Please copy the part of the records that opens with the line containing "What is the positional" and closes with the line containing "Answer: the point", both included, character for character.
[BEGIN]
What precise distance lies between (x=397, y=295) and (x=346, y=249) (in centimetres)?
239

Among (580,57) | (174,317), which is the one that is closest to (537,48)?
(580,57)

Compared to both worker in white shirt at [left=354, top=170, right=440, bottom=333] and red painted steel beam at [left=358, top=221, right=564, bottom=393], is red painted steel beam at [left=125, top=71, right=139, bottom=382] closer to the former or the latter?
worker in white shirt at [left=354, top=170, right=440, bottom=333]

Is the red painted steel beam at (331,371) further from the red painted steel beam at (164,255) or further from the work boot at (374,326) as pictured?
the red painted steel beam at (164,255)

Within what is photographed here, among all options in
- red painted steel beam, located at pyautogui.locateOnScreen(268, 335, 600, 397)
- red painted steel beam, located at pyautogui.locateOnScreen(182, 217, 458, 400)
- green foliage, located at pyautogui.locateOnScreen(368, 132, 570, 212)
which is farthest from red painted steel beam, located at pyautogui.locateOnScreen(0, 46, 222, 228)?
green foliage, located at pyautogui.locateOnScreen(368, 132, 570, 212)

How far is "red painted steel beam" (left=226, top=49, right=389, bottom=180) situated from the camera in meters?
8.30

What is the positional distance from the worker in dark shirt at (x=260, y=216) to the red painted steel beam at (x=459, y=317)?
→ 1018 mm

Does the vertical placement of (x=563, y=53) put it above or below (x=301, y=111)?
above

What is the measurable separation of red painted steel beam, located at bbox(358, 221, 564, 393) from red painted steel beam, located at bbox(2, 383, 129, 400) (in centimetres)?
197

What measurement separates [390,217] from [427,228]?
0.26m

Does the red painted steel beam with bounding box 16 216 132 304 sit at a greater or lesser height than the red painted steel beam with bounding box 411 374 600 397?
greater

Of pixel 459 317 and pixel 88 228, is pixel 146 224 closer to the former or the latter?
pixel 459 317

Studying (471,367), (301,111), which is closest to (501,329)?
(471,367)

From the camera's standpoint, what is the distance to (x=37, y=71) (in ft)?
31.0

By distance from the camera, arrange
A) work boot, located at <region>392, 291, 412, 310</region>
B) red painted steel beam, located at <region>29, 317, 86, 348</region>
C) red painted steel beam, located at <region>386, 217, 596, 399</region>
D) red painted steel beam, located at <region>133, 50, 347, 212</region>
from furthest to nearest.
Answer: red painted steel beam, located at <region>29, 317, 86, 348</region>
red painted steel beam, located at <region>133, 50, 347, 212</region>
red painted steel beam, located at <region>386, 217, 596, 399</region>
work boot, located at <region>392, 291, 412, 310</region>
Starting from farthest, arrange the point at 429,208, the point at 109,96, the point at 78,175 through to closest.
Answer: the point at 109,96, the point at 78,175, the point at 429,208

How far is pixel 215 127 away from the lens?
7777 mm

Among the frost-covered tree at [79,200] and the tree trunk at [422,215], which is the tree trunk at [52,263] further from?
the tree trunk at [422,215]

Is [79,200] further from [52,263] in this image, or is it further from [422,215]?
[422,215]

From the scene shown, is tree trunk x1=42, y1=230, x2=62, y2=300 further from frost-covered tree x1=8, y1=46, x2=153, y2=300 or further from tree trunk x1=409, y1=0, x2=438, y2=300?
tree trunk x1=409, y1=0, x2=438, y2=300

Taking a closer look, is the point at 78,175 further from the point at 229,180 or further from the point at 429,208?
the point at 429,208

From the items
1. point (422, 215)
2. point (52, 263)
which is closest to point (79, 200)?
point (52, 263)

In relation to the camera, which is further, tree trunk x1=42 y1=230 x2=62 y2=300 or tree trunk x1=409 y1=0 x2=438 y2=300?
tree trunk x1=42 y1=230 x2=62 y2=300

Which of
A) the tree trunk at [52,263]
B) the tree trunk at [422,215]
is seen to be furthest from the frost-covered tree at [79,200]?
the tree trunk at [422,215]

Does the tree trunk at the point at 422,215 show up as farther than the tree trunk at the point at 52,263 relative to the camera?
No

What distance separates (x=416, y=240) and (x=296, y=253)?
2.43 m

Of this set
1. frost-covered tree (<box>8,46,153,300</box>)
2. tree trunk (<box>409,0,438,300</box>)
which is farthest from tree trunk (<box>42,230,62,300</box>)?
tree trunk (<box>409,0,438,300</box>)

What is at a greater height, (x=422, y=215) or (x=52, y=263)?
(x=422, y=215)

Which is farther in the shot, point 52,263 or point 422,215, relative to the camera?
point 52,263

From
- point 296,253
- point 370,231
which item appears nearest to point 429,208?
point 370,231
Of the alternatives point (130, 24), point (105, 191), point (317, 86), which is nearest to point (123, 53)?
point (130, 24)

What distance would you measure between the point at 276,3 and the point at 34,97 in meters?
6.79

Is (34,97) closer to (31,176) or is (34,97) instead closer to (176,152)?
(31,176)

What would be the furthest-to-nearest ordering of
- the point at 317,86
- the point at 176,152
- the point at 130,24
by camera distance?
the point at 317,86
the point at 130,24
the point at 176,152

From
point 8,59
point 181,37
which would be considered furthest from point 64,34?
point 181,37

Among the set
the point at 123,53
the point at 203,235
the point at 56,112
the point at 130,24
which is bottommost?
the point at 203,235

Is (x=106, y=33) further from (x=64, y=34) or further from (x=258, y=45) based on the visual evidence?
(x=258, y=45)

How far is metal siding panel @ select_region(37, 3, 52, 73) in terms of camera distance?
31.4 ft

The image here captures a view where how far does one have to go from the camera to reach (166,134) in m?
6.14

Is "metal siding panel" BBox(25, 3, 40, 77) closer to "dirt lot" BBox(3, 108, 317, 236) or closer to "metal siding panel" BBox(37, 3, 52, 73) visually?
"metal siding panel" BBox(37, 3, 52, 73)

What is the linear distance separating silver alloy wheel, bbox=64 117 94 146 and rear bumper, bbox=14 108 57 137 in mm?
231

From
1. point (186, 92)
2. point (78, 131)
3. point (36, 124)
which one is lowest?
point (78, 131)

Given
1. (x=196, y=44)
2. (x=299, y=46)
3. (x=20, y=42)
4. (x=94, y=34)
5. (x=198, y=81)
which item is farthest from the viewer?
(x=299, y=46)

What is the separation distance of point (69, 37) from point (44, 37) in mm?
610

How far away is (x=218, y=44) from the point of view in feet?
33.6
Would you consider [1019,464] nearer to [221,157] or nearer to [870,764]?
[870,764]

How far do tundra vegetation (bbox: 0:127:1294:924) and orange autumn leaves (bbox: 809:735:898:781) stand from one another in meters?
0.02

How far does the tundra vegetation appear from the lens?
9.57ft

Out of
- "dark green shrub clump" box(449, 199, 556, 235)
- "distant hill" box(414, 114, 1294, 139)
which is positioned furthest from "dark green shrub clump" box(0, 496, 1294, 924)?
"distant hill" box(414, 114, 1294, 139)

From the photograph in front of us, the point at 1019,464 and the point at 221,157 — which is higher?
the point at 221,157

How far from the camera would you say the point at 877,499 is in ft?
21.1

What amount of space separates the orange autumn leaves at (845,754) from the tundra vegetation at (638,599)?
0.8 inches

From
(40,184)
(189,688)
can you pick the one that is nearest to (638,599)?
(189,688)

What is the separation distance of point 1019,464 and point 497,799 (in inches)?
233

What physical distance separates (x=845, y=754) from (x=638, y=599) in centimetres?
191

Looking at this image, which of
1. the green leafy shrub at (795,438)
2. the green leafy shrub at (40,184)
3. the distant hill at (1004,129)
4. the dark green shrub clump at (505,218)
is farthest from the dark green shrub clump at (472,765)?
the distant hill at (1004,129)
[END]
• _The solution_
What is the positional distance from the worker in dark shirt at (x=260, y=216) to the red painted steel beam at (x=459, y=317)?
→ 1018 mm

Does the vertical placement of (x=563, y=53) put it above or below (x=301, y=111)?
above

What is the measurable separation of red painted steel beam, located at bbox(358, 221, 564, 393) from red painted steel beam, located at bbox(2, 383, 129, 400) (in centimetres)?
197

What measurement separates [390,217] from [427,228]?
0.26m

Does the red painted steel beam with bounding box 16 216 132 304 sit at a greater or lesser height than the red painted steel beam with bounding box 411 374 600 397?
greater

Of pixel 459 317 and pixel 88 228, is pixel 146 224 closer to the former or the latter?
pixel 459 317

Studying (471,367), (301,111), which is closest to (501,329)?
(471,367)

From the camera's standpoint, what is the distance to (x=37, y=71) (in ft)?
31.0

By distance from the camera, arrange
A) work boot, located at <region>392, 291, 412, 310</region>
B) red painted steel beam, located at <region>29, 317, 86, 348</region>
C) red painted steel beam, located at <region>386, 217, 596, 399</region>
D) red painted steel beam, located at <region>133, 50, 347, 212</region>
from furthest to nearest.
Answer: red painted steel beam, located at <region>29, 317, 86, 348</region>
red painted steel beam, located at <region>133, 50, 347, 212</region>
red painted steel beam, located at <region>386, 217, 596, 399</region>
work boot, located at <region>392, 291, 412, 310</region>
Starting from farthest, arrange the point at 429,208, the point at 109,96, the point at 78,175 through to closest.
Answer: the point at 109,96, the point at 78,175, the point at 429,208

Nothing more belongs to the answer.